- _Ejercicio escrito 1_
Transcribe sin cambios las líneas del listado que van desde la que contiene "What is the distance between" hasta la que contiene "the tall deciduous tree at pixel 718 692 <", ambas incluidas.

Pareja gay, por conveniencia

‘Una boda feliz’, teatro de bulevar bien escrito, adaptado e interpretado, en una nueva apuesta de Gabriel Olivares por la comedia francesa de enredo

Javier Vallejo

El viejo tema de la herencia condicionada, actualizado por Gérard Bitton y Michel Munz: en Una boda feliz, Enrique, mujeriego cuarentón, recibirá un millón de euros de su tía en acciones de Microsoft si se desposa de una maldita vez. Si no, habrá de contentarse con heredar las obras completas de Fernando Vizcaíno Casas en cintas de cassette y una colección de la revista Burda, encuadernada en piel. Como Enrique se siente incapaz de dilucidar a cuál de sus amantes plantearle la boda de conveniencia (“no puedo serle fiel a una sola”), su perspicaz amigo Roberto le sugiere que se case mejor con Lolo, cándido actor cuya cima fue hacer de cerdito, enmascarado y con la voz doblada.

Una boda feliz

Autores: Gérard Bitton y Michel Munz. Versión: Juan Solo. Traducción: Ylva Malmcrona. Intérpretes: Antonio Molero, Agustín Jiménez, Francesc Albiol, Juan Solo y Celine Tyll. Luz: Carlos Alzueta. Espacio sonoro: Tuti Fernández. Escenografía y vestuario: Anna Tusell. Dirección: Gabriel Olivares. Teatro Marquina.

Lolo podría así dejar la casa de sus padres jubilados, de bronca todo el día, y tener paz para escribirse un monólogo, “como Moncho Borrajo”. Para que tal plan no salga adelante sin obstáculos, el progenitor de Enrique es de la Hermandad de los Auténticos Defensores de la Fe, secta que predica, como ciertos neoliberales, que el subsidio de desempleo es un invento del maligno. Casada por fin y obligada a convivir un año al menos, la pareja falsa empieza a tener roces y a sufrir celos como los de cualquier pareja, lo que hace la situación aún más ambigua.

- _Listado proporcionado_
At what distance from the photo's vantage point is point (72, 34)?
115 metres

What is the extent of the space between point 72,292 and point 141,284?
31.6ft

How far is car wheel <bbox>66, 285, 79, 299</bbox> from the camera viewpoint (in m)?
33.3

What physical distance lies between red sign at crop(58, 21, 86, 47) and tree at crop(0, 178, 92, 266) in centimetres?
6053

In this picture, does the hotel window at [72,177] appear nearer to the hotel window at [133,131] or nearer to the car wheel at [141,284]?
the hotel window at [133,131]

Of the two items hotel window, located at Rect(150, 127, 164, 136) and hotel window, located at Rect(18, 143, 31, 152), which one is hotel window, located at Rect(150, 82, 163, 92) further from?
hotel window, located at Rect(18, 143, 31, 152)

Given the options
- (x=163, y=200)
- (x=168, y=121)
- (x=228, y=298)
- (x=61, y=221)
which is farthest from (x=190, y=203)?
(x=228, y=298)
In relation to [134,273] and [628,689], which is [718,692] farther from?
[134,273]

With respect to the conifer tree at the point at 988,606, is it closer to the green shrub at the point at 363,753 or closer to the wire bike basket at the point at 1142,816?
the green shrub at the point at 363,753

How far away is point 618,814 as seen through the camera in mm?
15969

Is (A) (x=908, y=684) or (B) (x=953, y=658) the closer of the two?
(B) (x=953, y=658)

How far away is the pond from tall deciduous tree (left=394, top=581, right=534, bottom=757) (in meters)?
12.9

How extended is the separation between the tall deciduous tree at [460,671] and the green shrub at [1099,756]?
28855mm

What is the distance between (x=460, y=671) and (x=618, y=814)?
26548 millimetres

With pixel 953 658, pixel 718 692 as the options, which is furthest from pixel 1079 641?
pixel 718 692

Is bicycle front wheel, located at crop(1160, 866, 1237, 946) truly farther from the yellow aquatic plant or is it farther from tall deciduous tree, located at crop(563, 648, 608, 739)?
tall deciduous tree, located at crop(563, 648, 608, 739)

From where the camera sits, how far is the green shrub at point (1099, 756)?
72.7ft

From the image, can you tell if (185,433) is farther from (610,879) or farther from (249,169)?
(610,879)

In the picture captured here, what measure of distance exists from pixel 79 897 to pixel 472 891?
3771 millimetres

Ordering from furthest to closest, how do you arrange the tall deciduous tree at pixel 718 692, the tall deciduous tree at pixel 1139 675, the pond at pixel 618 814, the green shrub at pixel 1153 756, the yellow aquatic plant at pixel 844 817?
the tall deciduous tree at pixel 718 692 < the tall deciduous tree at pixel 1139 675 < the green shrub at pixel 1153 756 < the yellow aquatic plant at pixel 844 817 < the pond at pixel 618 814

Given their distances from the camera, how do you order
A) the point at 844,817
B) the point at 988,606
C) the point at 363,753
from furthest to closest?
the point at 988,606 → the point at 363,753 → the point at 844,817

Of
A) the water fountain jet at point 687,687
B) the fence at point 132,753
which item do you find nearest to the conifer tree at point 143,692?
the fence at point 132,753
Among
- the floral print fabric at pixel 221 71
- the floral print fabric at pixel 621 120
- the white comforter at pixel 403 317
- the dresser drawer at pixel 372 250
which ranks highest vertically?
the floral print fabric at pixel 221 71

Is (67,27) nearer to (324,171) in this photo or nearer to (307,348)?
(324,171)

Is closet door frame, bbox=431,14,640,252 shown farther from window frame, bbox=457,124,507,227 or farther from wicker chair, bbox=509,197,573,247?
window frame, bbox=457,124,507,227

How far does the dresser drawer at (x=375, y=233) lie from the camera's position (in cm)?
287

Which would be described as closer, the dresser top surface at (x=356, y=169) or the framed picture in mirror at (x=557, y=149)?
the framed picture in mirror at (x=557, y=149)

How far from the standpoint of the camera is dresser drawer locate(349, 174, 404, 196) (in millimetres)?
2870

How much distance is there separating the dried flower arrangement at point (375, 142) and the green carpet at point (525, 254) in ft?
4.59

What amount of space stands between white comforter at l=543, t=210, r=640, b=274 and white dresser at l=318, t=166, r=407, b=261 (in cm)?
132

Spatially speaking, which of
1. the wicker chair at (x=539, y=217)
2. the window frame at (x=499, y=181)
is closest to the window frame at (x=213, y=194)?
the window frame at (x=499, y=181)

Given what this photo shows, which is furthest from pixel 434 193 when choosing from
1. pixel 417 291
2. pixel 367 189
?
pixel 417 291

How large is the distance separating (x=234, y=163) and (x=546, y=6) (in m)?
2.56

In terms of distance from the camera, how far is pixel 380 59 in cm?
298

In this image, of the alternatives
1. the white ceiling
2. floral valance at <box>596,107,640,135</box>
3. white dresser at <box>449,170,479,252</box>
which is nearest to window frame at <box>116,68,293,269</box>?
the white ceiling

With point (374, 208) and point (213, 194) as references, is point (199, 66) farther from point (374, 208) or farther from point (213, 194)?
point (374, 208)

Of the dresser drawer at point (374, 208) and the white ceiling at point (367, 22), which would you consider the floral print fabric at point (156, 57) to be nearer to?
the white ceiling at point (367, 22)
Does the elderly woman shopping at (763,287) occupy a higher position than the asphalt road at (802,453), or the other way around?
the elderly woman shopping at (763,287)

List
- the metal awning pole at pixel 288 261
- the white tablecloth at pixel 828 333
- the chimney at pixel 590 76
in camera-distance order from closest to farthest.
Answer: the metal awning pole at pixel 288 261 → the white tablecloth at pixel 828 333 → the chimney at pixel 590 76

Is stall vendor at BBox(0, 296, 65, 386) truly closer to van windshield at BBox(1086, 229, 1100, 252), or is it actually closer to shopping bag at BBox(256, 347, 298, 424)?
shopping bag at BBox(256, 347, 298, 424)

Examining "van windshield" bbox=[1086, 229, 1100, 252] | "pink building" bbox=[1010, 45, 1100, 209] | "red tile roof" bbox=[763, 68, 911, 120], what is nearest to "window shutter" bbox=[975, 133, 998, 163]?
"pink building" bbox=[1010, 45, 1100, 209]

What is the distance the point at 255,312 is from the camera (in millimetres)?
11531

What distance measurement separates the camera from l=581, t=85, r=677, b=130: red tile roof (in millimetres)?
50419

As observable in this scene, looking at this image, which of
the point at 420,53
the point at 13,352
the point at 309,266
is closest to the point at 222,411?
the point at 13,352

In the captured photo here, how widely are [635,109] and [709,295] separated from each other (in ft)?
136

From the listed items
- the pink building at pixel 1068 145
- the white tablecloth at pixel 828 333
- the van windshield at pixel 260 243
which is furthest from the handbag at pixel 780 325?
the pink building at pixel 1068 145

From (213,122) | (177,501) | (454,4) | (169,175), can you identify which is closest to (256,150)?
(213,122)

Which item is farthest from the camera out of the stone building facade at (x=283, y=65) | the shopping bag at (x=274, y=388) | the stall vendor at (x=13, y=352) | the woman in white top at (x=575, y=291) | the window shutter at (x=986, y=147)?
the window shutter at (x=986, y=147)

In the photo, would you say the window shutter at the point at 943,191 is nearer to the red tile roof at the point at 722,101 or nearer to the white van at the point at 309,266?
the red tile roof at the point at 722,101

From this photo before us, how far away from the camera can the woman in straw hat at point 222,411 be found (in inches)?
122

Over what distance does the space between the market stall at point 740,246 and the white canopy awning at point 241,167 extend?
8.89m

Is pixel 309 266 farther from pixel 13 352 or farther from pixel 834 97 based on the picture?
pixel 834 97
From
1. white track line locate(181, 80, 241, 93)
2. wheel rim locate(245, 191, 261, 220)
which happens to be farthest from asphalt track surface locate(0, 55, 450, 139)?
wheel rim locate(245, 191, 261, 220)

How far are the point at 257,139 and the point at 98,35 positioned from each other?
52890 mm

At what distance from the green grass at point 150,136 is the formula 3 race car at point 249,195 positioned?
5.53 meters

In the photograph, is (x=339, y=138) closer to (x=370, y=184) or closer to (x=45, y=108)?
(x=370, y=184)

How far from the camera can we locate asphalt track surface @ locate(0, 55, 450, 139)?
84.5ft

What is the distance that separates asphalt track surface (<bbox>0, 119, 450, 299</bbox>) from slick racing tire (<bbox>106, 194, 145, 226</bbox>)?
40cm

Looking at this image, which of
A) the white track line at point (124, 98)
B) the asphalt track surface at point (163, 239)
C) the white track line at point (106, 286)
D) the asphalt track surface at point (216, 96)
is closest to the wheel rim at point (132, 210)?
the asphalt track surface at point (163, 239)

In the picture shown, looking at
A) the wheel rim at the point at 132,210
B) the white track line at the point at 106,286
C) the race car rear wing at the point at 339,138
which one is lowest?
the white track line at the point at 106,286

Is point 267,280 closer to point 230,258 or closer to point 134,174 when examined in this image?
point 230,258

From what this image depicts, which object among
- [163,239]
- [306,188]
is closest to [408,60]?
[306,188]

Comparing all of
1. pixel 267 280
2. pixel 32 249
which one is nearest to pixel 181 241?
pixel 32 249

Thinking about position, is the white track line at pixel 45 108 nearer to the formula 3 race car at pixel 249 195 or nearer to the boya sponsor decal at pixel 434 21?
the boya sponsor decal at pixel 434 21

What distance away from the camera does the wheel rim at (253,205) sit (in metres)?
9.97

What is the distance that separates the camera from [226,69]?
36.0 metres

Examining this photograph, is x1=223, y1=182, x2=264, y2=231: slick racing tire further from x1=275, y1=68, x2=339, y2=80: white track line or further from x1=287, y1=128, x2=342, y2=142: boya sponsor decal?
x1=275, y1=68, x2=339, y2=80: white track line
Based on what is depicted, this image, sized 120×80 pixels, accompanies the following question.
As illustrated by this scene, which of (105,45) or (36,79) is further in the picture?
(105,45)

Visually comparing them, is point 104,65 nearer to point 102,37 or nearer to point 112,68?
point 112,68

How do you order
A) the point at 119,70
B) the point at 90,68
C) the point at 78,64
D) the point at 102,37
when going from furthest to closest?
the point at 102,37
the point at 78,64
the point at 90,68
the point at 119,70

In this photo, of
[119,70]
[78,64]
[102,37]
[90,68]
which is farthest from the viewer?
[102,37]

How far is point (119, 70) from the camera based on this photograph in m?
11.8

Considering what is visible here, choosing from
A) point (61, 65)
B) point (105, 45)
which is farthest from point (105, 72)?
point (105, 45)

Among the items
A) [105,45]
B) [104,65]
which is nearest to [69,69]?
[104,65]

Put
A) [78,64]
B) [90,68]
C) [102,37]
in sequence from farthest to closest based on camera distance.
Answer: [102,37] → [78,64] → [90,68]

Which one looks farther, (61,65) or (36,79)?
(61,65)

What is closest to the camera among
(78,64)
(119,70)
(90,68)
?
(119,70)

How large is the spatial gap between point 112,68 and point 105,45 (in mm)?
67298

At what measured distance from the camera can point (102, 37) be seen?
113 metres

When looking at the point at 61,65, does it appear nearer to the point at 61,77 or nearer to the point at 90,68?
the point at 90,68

- _Ejercicio escrito 2_
Reescribe el pasaje del texto desde "Autores: Gérard Bitton" hasta "aún más ambigua.", poniendo "Pepe" en lugar de "Lolo".

- _Respuesta completa 1_
What is the distance between (x=460, y=671) and (x=618, y=814)?
26548 millimetres

With pixel 953 658, pixel 718 692 as the options, which is furthest from pixel 1079 641?
pixel 718 692

Is bicycle front wheel, located at crop(1160, 866, 1237, 946) truly farther from the yellow aquatic plant or is it farther from tall deciduous tree, located at crop(563, 648, 608, 739)?
tall deciduous tree, located at crop(563, 648, 608, 739)

From where the camera sits, how far is the green shrub at point (1099, 756)?
72.7ft

From the image, can you tell if (185,433) is farther from (610,879) or farther from (249,169)?
(610,879)

In the picture captured here, what measure of distance exists from pixel 79 897 to pixel 472 891?
3771 millimetres

Ordering from furthest to closest, how do you arrange the tall deciduous tree at pixel 718 692, the tall deciduous tree at pixel 1139 675, the pond at pixel 618 814, the green shrub at pixel 1153 756, the yellow aquatic plant at pixel 844 817?
the tall deciduous tree at pixel 718 692 < the tall deciduous tree at pixel 1139 675 < the green shrub at pixel 1153 756 < the yellow aquatic plant at pixel 844 817 < the pond at pixel 618 814

- _Respuesta completa 2_
Autores: Gérard Bitton y Michel Munz. Versión: Juan Solo. Traducción: Ylva Malmcrona. Intérpretes: Antonio Molero, Agustín Jiménez, Francesc Albiol, Juan Solo y Celine Tyll. Luz: Carlos Alzueta. Espacio sonoro: Tuti Fernández. Escenografía y vestuario: Anna Tusell. Dirección: Gabriel Olivares. Teatro Marquina.

Pepe podría así dejar la casa de sus padres jubilados, de bronca todo el día, y tener paz para escribirse un monólogo, “como Moncho Borrajo”. Para que tal plan no salga adelante sin obstáculos, el progenitor de Enrique es de la Hermandad de los Auténticos Defensores de la Fe, secta que predica, como ciertos neoliberales, que el subsidio de desempleo es un invento del maligno. Casada por fin y obligada a convivir un año al menos, la pareja falsa empieza a tener roces y a sufrir celos como los de cualquier pareja, lo que hace la situación aún más ambigua.